A run of records
-- START --
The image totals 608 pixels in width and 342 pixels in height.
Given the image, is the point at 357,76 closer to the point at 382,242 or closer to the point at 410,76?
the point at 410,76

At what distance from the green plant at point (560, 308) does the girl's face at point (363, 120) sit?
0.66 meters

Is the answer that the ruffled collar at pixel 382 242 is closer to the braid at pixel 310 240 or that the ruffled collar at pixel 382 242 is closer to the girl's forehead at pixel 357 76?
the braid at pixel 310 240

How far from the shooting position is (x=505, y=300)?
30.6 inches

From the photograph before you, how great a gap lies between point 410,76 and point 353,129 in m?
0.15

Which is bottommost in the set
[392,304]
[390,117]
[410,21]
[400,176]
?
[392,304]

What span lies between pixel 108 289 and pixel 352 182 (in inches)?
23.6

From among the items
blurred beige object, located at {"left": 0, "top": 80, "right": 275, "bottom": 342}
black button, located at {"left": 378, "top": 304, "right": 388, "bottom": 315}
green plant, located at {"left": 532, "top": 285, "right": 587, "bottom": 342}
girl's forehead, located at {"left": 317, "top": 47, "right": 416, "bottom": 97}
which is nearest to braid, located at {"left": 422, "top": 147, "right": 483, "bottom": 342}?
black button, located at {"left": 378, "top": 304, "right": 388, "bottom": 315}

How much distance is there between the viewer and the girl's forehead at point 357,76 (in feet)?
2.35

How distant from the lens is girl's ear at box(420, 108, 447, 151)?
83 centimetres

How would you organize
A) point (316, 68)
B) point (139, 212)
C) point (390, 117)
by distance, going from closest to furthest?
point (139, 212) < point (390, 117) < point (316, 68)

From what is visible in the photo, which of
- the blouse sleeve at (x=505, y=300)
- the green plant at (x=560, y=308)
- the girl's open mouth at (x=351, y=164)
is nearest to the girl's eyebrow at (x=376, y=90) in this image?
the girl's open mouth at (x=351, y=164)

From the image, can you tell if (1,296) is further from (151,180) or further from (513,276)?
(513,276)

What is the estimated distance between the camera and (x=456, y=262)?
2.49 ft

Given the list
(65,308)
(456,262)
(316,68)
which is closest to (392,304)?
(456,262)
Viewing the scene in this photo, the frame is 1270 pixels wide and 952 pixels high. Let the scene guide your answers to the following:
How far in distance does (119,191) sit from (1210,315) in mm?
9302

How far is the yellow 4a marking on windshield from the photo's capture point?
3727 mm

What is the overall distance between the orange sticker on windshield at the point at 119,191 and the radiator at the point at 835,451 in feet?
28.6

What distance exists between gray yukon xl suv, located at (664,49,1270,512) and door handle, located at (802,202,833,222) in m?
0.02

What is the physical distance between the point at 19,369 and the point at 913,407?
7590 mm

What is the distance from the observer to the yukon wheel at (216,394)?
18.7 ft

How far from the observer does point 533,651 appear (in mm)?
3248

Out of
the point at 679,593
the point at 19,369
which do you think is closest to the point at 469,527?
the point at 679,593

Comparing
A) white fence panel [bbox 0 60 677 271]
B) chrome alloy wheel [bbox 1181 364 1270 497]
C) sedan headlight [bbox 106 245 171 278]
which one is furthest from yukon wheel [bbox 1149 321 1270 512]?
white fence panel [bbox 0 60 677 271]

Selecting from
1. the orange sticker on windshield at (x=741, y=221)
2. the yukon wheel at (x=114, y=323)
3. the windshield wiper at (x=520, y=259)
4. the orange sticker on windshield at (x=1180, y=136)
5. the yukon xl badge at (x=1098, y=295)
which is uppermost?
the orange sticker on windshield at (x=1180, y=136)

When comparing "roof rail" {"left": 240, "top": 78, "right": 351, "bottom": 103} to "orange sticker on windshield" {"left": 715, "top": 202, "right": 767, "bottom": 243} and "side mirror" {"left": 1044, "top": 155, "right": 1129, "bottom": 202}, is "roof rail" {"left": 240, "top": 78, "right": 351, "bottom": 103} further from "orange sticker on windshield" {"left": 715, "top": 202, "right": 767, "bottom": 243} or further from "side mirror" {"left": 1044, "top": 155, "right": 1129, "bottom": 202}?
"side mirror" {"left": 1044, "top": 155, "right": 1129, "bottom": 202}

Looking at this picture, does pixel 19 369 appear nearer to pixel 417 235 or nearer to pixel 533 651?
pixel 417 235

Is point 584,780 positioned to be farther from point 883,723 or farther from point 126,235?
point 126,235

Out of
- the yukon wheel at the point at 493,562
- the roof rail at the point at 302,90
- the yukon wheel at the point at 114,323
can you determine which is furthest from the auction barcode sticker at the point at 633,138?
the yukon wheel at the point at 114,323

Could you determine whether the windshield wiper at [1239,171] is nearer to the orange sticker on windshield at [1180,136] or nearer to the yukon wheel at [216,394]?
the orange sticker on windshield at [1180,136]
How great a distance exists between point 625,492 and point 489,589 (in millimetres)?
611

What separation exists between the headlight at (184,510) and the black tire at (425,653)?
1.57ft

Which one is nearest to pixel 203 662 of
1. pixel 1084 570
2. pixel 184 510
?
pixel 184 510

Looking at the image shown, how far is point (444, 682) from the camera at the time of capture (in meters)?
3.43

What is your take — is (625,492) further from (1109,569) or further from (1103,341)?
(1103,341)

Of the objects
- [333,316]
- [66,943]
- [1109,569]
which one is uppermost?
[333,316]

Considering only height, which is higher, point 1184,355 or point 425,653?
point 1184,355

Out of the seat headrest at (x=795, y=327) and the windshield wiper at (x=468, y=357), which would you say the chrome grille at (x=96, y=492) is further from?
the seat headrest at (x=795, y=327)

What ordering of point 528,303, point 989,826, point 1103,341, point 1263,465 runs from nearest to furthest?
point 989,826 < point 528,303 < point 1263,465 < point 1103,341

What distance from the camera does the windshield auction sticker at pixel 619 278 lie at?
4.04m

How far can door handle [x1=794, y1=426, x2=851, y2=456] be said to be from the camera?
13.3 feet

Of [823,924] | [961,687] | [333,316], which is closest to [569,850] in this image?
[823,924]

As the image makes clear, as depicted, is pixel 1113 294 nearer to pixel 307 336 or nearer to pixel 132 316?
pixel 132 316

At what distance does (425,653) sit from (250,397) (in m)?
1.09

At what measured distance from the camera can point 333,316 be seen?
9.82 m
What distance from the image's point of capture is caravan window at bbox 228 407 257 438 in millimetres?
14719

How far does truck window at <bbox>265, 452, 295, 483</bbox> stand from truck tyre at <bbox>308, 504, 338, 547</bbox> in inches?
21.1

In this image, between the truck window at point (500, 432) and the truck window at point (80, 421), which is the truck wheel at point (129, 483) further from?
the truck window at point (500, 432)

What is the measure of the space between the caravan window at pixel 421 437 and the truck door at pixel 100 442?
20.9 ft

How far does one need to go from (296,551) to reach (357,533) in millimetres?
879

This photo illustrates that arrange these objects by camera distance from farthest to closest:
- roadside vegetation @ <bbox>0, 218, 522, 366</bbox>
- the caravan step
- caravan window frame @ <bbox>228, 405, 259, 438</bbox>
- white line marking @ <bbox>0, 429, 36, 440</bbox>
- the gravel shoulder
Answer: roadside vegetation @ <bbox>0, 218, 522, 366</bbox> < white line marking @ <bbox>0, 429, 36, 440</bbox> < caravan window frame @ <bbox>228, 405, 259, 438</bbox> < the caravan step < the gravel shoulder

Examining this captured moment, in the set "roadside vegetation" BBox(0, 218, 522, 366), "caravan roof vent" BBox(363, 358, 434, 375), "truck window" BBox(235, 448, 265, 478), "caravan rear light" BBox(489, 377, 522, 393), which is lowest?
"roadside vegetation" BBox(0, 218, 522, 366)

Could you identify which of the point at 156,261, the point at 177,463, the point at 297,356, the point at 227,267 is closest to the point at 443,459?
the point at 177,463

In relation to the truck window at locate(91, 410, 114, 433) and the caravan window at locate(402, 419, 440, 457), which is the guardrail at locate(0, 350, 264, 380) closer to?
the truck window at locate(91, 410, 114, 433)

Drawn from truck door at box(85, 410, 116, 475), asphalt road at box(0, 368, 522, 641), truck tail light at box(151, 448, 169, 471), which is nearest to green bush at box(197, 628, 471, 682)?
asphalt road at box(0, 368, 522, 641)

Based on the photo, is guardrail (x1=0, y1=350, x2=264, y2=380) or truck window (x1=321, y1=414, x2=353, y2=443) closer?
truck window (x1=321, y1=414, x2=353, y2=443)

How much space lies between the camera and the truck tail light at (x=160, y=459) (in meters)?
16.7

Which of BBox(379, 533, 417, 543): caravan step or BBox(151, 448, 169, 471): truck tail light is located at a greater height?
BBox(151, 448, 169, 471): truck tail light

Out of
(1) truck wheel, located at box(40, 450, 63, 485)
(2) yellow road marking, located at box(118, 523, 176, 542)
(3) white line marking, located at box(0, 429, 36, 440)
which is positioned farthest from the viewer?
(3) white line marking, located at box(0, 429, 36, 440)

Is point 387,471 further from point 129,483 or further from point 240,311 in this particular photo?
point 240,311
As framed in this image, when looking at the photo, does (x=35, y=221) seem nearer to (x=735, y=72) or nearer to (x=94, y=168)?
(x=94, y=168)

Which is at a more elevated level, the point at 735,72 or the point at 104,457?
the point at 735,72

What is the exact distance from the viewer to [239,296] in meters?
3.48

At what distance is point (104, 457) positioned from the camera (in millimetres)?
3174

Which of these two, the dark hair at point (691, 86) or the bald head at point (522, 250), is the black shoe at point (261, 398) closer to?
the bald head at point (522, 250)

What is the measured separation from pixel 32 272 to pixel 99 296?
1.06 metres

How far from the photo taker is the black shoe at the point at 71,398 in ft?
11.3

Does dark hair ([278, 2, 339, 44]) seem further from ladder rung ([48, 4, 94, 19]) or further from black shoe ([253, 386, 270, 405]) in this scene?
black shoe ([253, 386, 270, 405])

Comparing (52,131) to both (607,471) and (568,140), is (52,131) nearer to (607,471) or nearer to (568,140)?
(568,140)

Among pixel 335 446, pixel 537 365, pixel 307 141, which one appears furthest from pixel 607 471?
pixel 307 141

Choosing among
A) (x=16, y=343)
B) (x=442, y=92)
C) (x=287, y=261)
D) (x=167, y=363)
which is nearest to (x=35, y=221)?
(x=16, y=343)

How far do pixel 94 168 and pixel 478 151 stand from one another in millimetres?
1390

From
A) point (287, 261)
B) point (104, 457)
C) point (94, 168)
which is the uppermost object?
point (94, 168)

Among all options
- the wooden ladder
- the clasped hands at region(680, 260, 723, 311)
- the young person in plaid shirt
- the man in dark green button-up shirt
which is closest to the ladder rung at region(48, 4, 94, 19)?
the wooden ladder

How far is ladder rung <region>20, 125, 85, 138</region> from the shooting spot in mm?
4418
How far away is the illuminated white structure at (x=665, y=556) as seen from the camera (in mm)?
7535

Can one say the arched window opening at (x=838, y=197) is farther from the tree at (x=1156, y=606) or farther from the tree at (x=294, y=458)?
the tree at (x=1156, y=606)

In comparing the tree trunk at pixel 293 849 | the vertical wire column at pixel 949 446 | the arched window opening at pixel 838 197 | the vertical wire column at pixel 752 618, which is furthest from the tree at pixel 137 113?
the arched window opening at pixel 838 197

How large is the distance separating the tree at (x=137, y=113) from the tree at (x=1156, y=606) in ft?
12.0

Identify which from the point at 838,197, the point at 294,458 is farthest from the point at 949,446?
-- END --
__Requirements__. Tally the lines of the records above that contain the word "much", and give only that number.

__Written solution__. 2